[Exercise 1] Please give the records again, starting at the line containing "How large is" and ending at the last line of the records, with "farthest" swapped for "most distant" and everything else unchanged.

[Provided text]
________________________
Opinion
No. 2413.
March 6, 1969.
Thomas Ashe Lockhart, Cansler Lockhart, Charlotte, N.C., Welch O. Jordan, Jordan, Wright, Nichols, Caffrey Hill, William L. Stocks, Jordan, Wright, Nichols, Caffrey Hill, Greensboro, N.C., for plaintiff.
Joseph R. Cruciani, Asst. U.S. Atty., Charlotte, N.C., Bernard C. O'Neill, Jr., Washington, D.C., for defendants.
STATEMENT OF FACTS
This case was heard in Charlotte on February 19, 1969 upon the motion of the defendants filed January 31, 1969 to dismiss the complaint upon the ground that this court has no jurisdiction because 47 U.S.C. § 402(b), vests exclusive jurisdiction over this cause in the United States Court of Appeals for the District of Columbia. The court is unable to agree with defendants' contentions; the motion to dismiss is denied; and the defendants will be expected to file answer or otherwise plead within the time provided by the rules.
The material before the court for purpose of this decision is the pertinent statutes, the complaint, and the various exhibits attached to or incorporated in the complaint.
The plaintiff from 1954 to 1968 owned and operated television broadcasting station WBTV in Charlotte and television broadcasting station WBTW in Florence, South Carolina. The stations broadcast on different television channels. The Grade "B" or weak signals of both stations overlap an area of roughly 1,200 square miles, in which area live about 50,000 people. Until 1964, the plaintiff might have expanded or improved the area coverage of either station, even if it meant extending the overlap of the signals. In 1964, however, the Federal Communications Commission adopted a regulation prohibiting the improvement of television broadcasting facilities which would result in an increase in Grade "B" overlap of the signal area of television stations under common ownership. (The existing overlap of the signals of the Florence and Charlotte stations was permitted to continue under a "grandfather" clause.)
Because the 1964 Commission order effectively prevented improvement of the facilities of either station as long as they remained under common control, it became apparent that WBTV and WBTW would have to separate or suffer substantial economic handicap. Part of the business picture was that other broadcasters throughout the coastal Carolinas were raising their towers and increasing their signal area with FCC approval and that the Florence area already had existing signal overlaps from at least fifteen other TV broadcasting stations, several of which were currently being authorized by the FCC to build taller towers and expand their signals further into the Florence signal area. After considering alternatives the plaintiff under pressure of the Commission's "No improvement" directive of 1964 elected to sell the Florence station. It was sold with the permission and consent of the FCC and on February 28, 1968, an order approving the sale was entered by the Commission.
________________________
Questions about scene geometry
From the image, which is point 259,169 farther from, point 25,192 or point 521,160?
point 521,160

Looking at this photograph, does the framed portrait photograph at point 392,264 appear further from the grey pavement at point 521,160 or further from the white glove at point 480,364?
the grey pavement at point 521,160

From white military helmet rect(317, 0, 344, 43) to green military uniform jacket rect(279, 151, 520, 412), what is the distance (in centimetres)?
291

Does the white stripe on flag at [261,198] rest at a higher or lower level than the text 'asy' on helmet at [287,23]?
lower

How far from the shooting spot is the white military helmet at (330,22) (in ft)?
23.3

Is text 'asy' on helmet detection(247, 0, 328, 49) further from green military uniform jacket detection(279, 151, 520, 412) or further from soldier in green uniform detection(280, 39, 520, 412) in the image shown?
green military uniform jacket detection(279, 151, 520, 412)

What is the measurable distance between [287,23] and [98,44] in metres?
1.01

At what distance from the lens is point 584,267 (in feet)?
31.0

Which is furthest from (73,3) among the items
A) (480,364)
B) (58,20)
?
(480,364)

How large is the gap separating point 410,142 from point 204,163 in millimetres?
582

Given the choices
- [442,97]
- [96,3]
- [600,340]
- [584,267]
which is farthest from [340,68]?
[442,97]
________________________
[Exercise 2] Say whether each statement agrees with the court opinion, answering yes or no and quoting the words from the opinion that decide it. (a) The case was heard in Charlotte on February 19, 1969. (b) The weak signals of the two stations overlap an area of roughly 5,000 square miles. (c) The plaintiff chose to sell the Charlotte station.

[Right answer 1]
How large is the gap separating point 410,142 from point 204,163 in millimetres?
582

Given the choices
- [442,97]
- [96,3]
- [600,340]
- [584,267]
which is most distant from [340,68]?
[442,97]

[Right answer 2]
(a) Yes: "This case was heard in Charlotte on February 19, 1969"
(b) No: "overlap an area of roughly 1,200 square miles"
(c) No: "elected to sell the Florence station"